Print the lines of the listing below word for word, starting with the line that contains "How far is the" and going on through the final line of the listing.

-- -- --

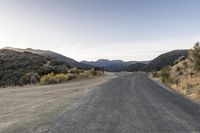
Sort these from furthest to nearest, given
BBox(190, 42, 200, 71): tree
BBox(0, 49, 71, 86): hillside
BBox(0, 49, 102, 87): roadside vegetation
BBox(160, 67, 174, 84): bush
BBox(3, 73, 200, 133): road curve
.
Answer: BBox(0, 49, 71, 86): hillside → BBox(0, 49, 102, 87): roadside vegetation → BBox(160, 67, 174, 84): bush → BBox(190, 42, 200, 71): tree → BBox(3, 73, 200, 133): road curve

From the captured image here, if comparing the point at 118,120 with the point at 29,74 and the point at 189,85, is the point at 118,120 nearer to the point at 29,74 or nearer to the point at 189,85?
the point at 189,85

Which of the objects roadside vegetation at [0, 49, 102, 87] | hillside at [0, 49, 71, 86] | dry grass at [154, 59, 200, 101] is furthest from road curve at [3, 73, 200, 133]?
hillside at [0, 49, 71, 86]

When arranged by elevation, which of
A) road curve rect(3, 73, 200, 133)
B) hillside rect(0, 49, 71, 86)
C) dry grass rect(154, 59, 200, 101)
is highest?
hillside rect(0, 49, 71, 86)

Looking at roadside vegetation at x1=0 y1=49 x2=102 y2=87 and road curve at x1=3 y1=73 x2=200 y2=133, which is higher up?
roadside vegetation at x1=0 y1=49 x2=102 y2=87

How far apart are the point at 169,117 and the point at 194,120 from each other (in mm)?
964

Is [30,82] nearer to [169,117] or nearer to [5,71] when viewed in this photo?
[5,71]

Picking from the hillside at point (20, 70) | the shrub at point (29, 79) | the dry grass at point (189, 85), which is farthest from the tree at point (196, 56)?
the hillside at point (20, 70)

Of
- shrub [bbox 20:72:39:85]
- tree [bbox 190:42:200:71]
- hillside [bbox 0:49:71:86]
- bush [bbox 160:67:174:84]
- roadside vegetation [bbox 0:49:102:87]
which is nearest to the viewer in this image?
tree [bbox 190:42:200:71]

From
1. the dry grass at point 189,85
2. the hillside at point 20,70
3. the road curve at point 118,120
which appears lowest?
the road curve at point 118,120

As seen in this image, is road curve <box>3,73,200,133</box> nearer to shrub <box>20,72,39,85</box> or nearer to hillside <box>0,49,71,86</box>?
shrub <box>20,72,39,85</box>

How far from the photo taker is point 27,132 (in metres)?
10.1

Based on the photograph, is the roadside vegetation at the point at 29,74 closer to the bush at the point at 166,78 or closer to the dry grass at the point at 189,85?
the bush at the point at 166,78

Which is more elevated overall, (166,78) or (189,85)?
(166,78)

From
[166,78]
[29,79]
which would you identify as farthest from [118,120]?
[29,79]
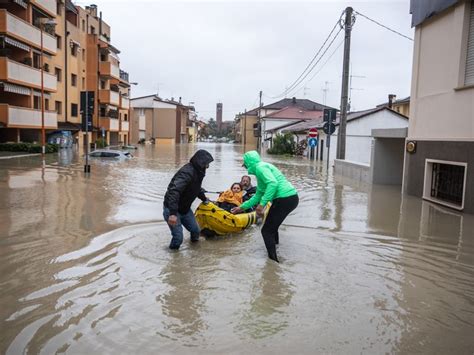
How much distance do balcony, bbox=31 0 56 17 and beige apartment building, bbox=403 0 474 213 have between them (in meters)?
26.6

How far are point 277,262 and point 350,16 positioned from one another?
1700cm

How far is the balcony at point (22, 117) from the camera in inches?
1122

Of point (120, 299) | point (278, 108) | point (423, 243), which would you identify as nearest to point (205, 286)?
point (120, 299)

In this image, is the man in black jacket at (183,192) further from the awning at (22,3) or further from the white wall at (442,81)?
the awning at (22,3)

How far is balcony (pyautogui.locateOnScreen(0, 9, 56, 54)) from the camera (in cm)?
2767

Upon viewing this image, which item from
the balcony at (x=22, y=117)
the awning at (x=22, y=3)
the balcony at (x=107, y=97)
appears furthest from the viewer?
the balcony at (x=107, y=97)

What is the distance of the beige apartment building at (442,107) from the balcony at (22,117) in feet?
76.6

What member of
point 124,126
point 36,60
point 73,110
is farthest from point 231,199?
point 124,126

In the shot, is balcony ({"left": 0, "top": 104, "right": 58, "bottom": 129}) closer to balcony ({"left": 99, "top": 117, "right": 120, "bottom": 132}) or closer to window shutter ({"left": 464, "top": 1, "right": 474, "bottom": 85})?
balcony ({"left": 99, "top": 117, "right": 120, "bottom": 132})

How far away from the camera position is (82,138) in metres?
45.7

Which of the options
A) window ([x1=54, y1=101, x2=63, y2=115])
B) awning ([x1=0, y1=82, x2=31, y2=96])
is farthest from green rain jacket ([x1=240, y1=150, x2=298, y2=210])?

-- -- --

**Response to this exercise**
How far is the balcony at point (22, 117) from the camera in inches?
1122

Of point (120, 299) | point (278, 108) | point (423, 243), which would you identify as nearest to point (205, 286)?
point (120, 299)

In this image, is the man in black jacket at (183,192) further from the awning at (22,3) or further from the white wall at (442,81)?
the awning at (22,3)

How far is balcony (pyautogui.locateOnScreen(0, 9, 56, 54)) from the camera (in cm)?
2767

Upon viewing this image, which item from
the balcony at (x=22, y=117)
the awning at (x=22, y=3)
the balcony at (x=107, y=97)
appears furthest from the viewer?
the balcony at (x=107, y=97)

What is the distance of the beige apartment building at (442,107) from the balcony at (22,117) in feet?
76.6

What member of
point 124,126
point 36,60
point 73,110
is farthest from point 231,199?
point 124,126

In the shot, is balcony ({"left": 0, "top": 104, "right": 58, "bottom": 129}) closer to balcony ({"left": 99, "top": 117, "right": 120, "bottom": 132}) or closer to window shutter ({"left": 464, "top": 1, "right": 474, "bottom": 85})?
balcony ({"left": 99, "top": 117, "right": 120, "bottom": 132})

How far away from the camera position is (82,138) in metres?
45.7

Which of the options
A) window ([x1=54, y1=101, x2=63, y2=115])
B) awning ([x1=0, y1=82, x2=31, y2=96])
is farthest from green rain jacket ([x1=240, y1=150, x2=298, y2=210])?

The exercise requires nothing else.